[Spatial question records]
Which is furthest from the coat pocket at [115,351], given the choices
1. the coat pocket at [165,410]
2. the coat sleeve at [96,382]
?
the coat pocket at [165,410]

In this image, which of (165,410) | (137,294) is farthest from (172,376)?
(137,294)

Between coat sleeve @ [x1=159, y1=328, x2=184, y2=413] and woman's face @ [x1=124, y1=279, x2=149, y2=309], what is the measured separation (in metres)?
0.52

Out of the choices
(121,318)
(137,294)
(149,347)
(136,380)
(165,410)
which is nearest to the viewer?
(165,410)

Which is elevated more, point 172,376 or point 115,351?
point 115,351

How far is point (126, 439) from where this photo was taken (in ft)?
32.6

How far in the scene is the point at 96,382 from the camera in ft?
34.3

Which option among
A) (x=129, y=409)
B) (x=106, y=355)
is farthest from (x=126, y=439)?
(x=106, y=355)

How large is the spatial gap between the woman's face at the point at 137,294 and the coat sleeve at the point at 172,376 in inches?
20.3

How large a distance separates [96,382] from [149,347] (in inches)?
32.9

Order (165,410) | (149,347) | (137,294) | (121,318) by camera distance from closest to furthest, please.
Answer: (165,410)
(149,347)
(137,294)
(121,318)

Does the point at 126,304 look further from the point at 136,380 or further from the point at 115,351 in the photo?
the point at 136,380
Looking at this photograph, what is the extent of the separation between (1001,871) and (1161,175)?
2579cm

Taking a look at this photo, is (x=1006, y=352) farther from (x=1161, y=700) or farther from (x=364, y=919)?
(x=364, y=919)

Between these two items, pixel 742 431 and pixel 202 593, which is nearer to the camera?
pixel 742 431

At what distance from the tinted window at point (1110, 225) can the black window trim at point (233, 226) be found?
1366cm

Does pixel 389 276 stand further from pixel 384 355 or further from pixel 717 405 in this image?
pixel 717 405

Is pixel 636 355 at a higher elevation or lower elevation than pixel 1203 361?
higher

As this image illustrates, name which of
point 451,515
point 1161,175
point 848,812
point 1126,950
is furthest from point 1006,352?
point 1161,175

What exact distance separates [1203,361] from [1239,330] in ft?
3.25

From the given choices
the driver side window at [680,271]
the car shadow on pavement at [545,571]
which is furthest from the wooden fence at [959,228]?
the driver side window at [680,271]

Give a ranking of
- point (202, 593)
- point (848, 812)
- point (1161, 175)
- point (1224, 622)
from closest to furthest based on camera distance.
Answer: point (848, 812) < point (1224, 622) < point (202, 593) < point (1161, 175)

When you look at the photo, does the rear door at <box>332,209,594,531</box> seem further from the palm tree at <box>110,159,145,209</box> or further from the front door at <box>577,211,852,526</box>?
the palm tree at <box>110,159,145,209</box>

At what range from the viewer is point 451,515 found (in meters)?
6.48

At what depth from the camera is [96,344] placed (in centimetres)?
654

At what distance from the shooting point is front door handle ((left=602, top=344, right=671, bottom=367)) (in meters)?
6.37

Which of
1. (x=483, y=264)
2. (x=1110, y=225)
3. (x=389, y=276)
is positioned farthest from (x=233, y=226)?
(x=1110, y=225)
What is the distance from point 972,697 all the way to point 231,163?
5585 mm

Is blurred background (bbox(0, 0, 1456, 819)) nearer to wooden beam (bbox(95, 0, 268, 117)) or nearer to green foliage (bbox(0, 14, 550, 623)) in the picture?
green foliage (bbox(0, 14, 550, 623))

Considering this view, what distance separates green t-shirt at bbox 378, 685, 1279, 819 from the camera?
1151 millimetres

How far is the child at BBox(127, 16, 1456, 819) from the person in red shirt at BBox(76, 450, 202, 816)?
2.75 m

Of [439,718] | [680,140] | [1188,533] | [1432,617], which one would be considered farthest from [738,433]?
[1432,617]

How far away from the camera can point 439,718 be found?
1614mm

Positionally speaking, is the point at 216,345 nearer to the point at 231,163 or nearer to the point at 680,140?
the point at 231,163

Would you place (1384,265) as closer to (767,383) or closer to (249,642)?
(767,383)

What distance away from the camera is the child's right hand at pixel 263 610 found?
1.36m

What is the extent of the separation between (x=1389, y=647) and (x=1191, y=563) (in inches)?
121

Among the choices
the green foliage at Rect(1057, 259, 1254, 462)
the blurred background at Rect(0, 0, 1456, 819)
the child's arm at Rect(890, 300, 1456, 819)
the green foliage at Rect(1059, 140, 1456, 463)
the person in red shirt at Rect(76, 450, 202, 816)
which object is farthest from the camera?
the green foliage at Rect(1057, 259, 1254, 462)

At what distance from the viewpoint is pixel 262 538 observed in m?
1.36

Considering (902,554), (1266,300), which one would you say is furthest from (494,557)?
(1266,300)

- [SET EXERCISE] Reproduce exactly the line that holds "What is the distance", then every line after it, ending with the final line of the records above.

- [THE RESULT]
What is the distance from point 972,697 all the way to point 231,163?
5585 mm

Is blurred background (bbox(0, 0, 1456, 819)) nearer to wooden beam (bbox(95, 0, 268, 117)) or nearer to green foliage (bbox(0, 14, 550, 623)) in the picture?
green foliage (bbox(0, 14, 550, 623))

Considering this view, what distance separates green t-shirt at bbox 378, 685, 1279, 819 from the camera?
1151 millimetres

How far is the child at BBox(127, 16, 1456, 819) from the person in red shirt at BBox(76, 450, 202, 816)?
2.75 m

Of [439,718] | [680,140] | [1188,533] | [1432,617], which one would be considered farthest from [738,433]?
[1432,617]

How far away from the camera can point 439,718 be found?
1614mm

Positionally speaking, is the point at 216,345 nearer to the point at 231,163 or nearer to the point at 680,140?
the point at 231,163

Would you place (1384,265) as closer to (767,383) or closer to (249,642)?
(767,383)

What distance away from the camera is the child's right hand at pixel 263 610 found?
1.36m

What is the extent of the separation between (x=1389, y=647) and (x=1191, y=563) (in inches)?
121

Among the choices
the green foliage at Rect(1057, 259, 1254, 462)
the blurred background at Rect(0, 0, 1456, 819)
the child's arm at Rect(890, 300, 1456, 819)
the green foliage at Rect(1059, 140, 1456, 463)
the person in red shirt at Rect(76, 450, 202, 816)
which object is farthest from the camera?
the green foliage at Rect(1057, 259, 1254, 462)

At what distance from the viewpoint is pixel 262 538 observed in m?
1.36

Considering (902,554), (1266,300), which one would you say is furthest from (494,557)?
(1266,300)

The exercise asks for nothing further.